* TEXT SECTION *
▬▬▬

Monthly Archives

December 2011

Dutch Saucijsjes (aka Dutch Pig in the Blanket)

December 30, 2011

I’d like to take a minute and introduce you to a very special woman, my grandma Dorothy Bomgaars. Dorothy is my mother’s mother and happens to be a very good (Dutch) cook. My mom grew up on a farm in Iowa with four brothers, and my grandma was in charge of feeding a family of seven every day. I can’t imagine cooking for that many people every day.

And although she will be 91 in March, my grandma is incredibly sharp and tech-savvy. She reads Espresso and Cream faithfully and has a keen eye for the stock markets.

While I was home in northwest Iowa over Christmas break, my mom suggested we invite my grandma and cousin, Angela, over so my grandma could teach us how to make a very special Dutch food – saucijsjes (pronounced suh-sigh-shees). I grew up eating these Dutch treats. Although I no longer eat them, I thought it would be interesting to learn the tried and true method of making them from my grandma. Since, as we all know, grandmothers make things better than the rest of us do.

Although the name might suggest otherwise, sausijsjes are actually quite simple to make. They are slightly time consuming. But since the recipe actually calls for you to freeze the sausijsjes before baking them, you can make a double batch and store the extras in the freezer for a quick dinner or Sunday brunch.

What makes these little pig in the blankets so special are the nuances in preparation and method. Things I wouldn’t have learned unless I had my grandma there as a guide. Since the ultra-flaky pastry is chock full of butter, you have to bake the saucijsjes on a piece of paper sack from a paper grocery bag. The paper absorbs the extra grease and prevents the pastry from getting soggy. And don’t even think about skipping the freezing step. It helps the pastry rise and flake when you bake them.

Many of the ingredients we gathered to make the saucijsjes were only available to us because we live in a very Dutch community. At Woudstra Meat Market downtown, you can buy a special meat mixture called ‘saucijsje meat’, and even the bread-crumbs come from a dutch bread called Rusk, which is crumbled into the meat. I’ve done my best to adapt the recipe for those of you who don’t have access to such specific Dutch ingredients, hoping the results will turn out as delightful for you as they did for us.

Dutch Saucijsjes (aka Dutch Pig in the Blanket)
For the Pastry
*5 cups all-purpose flour
*1 1/2 tsp. salt
*2 tsp. baking powder
*1 Tbsp. sugar
*3 sticks margarine
*1/2 cup shortening/Crisco (my grandma used lard)
*2 eggs, lightly beaten
*1 1/2 cups whole milk

For the Meat Filling
*3 lbs. saucijsje meat (or 1 1/2 lbs. ground beef and 1 1/2 lbs. ground pork)
*2 eggs, lightly beaten
*4 Dutch rusk, finely crumbled (or 2/3 c dry plain bread crumbs)
*1 tsp. dried sage
*3/4 tsp. salt
*1/4 tsp. cracked black pepper

*Combine all the ingredients for the meat filling until well combined. FOrm into log-shaped pieces, about 2 inches in length (see second photo). Transfer to a large baking pan. Set aside. You should have around 38 to 40 small meat logs.
*For the dough, in a large bowl combine the flour, salt, baking powder and sugar. Add in the margarine and shortening and blend with a pastry cutter until the mixture resembles coarse peas. Add in the egg and milk and stir until well combine. Knead with your hands to form a soft ball of dough.

▬▬▬

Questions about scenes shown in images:
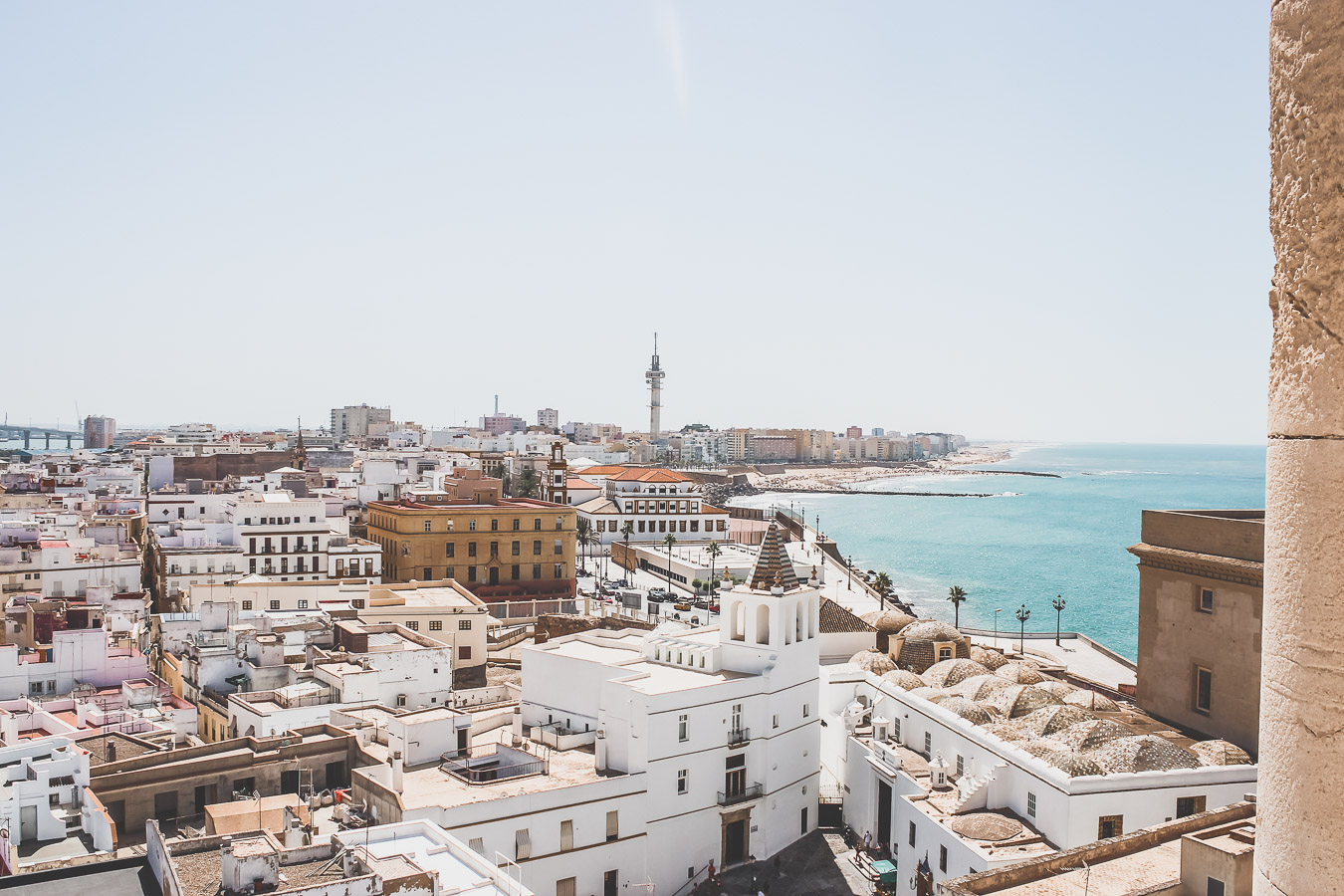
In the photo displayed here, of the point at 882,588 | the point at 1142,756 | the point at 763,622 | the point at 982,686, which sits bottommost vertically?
the point at 882,588

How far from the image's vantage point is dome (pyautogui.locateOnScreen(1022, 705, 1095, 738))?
68.9ft

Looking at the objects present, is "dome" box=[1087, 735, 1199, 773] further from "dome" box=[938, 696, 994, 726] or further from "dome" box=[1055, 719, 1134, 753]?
"dome" box=[938, 696, 994, 726]

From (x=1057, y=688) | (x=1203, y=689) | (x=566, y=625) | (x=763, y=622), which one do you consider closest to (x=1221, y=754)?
(x=1203, y=689)

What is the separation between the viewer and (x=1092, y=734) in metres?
19.5

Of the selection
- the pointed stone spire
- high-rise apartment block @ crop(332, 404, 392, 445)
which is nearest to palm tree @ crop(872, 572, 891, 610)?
the pointed stone spire

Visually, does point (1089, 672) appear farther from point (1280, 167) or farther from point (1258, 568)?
point (1280, 167)

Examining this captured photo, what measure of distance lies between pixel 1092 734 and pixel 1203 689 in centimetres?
307

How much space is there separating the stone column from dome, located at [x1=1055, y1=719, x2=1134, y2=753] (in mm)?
17953

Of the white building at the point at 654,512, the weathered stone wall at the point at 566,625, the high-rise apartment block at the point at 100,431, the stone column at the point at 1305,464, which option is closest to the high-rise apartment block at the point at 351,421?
the high-rise apartment block at the point at 100,431

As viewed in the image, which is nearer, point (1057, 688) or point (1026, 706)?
point (1026, 706)

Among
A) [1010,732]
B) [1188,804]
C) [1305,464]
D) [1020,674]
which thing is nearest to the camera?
[1305,464]

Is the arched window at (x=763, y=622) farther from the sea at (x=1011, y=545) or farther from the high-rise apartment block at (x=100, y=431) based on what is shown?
the high-rise apartment block at (x=100, y=431)

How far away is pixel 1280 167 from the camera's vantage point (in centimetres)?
270

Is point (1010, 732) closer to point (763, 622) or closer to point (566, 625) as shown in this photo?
point (763, 622)
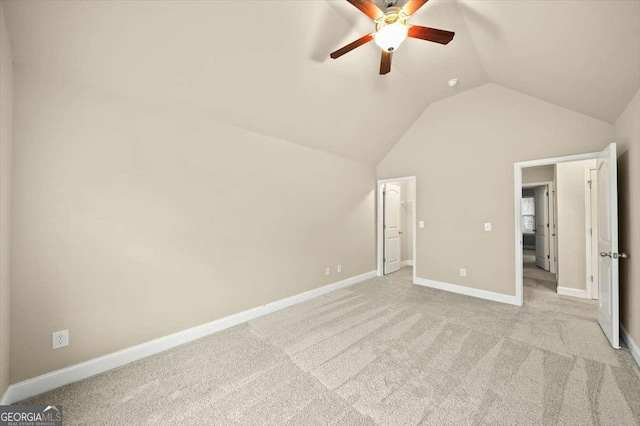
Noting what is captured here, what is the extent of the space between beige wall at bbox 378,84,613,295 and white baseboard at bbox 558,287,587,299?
127 cm

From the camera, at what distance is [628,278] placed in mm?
2424

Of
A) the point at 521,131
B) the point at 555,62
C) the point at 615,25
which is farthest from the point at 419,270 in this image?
the point at 615,25

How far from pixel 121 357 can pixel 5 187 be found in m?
1.58

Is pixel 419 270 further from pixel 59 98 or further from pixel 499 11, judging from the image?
pixel 59 98

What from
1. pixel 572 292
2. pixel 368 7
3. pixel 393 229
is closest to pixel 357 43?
pixel 368 7

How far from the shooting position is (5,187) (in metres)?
1.59

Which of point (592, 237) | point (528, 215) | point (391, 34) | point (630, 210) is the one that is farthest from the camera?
point (528, 215)

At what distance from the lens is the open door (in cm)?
229

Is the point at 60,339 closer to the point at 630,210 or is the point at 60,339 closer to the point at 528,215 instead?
the point at 630,210

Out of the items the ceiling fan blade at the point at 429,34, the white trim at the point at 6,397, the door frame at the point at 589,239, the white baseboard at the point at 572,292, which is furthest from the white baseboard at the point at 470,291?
the white trim at the point at 6,397

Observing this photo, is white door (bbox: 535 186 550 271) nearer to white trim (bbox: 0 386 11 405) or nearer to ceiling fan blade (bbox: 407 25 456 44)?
ceiling fan blade (bbox: 407 25 456 44)

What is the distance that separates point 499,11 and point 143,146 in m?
3.36

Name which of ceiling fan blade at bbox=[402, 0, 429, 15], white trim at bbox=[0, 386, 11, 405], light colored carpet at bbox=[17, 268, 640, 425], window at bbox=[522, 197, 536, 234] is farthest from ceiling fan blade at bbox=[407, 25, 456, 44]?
window at bbox=[522, 197, 536, 234]

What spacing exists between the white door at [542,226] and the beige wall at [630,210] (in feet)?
10.8
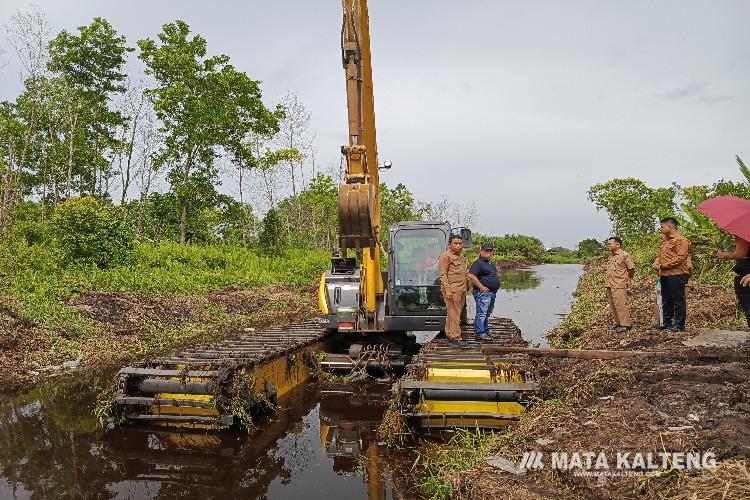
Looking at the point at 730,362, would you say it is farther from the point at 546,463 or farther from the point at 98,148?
the point at 98,148

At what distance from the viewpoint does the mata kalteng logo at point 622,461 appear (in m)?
3.09

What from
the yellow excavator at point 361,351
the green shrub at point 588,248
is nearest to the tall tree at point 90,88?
the yellow excavator at point 361,351

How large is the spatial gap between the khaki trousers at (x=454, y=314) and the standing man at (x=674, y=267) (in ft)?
8.97

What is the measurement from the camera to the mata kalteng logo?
122 inches

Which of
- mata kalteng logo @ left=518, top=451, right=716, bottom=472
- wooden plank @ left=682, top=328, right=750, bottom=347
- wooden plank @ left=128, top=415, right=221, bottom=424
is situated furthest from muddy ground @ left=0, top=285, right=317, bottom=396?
wooden plank @ left=682, top=328, right=750, bottom=347

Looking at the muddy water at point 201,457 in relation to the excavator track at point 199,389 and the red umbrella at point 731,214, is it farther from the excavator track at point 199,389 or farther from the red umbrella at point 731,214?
the red umbrella at point 731,214

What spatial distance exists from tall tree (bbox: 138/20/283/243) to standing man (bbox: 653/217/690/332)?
19649mm

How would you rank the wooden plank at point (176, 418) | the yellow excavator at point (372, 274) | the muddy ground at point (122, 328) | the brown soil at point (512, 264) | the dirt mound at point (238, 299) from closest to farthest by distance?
the wooden plank at point (176, 418)
the yellow excavator at point (372, 274)
the muddy ground at point (122, 328)
the dirt mound at point (238, 299)
the brown soil at point (512, 264)

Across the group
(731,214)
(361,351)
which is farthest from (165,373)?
(731,214)

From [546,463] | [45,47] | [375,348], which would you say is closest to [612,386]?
[546,463]

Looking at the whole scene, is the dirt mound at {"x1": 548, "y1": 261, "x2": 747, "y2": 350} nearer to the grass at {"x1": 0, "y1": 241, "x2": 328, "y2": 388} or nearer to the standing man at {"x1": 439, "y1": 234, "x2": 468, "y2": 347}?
the standing man at {"x1": 439, "y1": 234, "x2": 468, "y2": 347}

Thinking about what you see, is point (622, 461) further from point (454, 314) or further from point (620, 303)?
point (620, 303)

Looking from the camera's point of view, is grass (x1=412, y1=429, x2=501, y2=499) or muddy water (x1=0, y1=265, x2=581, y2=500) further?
muddy water (x1=0, y1=265, x2=581, y2=500)

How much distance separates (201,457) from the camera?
17.5 ft
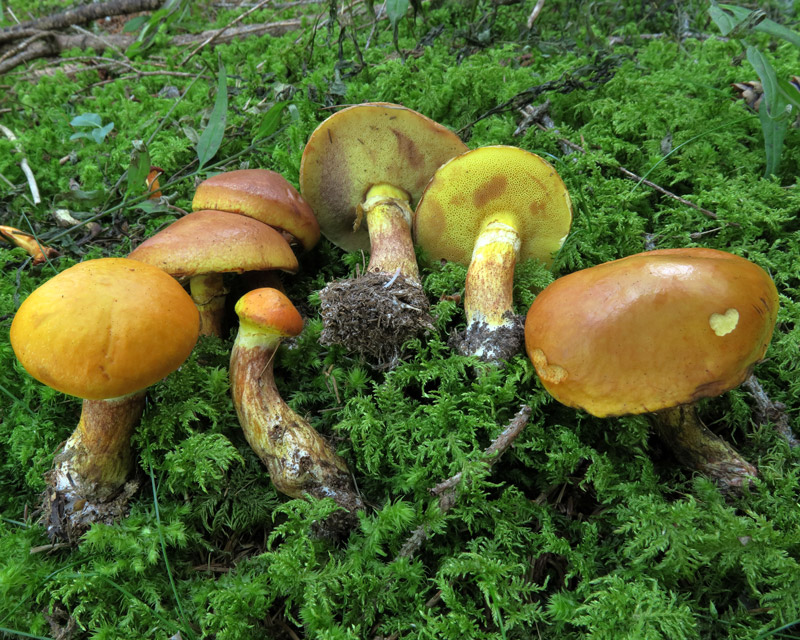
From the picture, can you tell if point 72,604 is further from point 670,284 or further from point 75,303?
point 670,284

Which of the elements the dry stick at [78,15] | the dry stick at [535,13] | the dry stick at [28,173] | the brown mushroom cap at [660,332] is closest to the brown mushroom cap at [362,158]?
the brown mushroom cap at [660,332]

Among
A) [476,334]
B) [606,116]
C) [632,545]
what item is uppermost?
[606,116]

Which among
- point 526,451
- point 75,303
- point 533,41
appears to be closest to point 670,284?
point 526,451

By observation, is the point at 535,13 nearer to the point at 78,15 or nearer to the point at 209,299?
the point at 209,299

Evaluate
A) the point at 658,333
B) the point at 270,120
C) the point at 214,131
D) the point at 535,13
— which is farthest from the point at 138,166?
the point at 535,13

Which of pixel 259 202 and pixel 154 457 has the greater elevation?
pixel 259 202

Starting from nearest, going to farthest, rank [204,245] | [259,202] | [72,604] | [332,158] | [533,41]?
[72,604] < [204,245] < [259,202] < [332,158] < [533,41]

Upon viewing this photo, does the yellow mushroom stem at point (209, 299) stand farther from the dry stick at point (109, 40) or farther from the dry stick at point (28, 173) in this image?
the dry stick at point (109, 40)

▬▬▬

* PROMPT 1 *
Using the saucijsjes post, decide whether each statement agrees with it, answering yes or no and quoting the deciding words: (a) Dorothy is the writer's father's mother. (b) The saucijsjes are baked on a piece of paper sack from a paper grocery bag. (c) The pastry calls for 3 cups of all-purpose flour.
* PROMPT 2 *
Reproduce the passage of the saucijsjes post starting with "Many of the" and going on through "did for us.".

* WORKED SOLUTION 1 *
(a) No: "Dorothy is my mother’s mother"
(b) Yes: "you have to bake the saucijsjes on a piece of paper sack from a paper grocery bag"
(c) No: "5 cups all-purpose flour"

* WORKED SOLUTION 2 *
Many of the ingredients we gathered to make the saucijsjes were only available to us because we live in a very Dutch community. At Woudstra Meat Market downtown, you can buy a special meat mixture called ‘saucijsje meat’, and even the bread-crumbs come from a dutch bread called Rusk, which is crumbled into the meat. I’ve done my best to adapt the recipe for those of you who don’t have access to such specific Dutch ingredients, hoping the results will turn out as delightful for you as they did for us.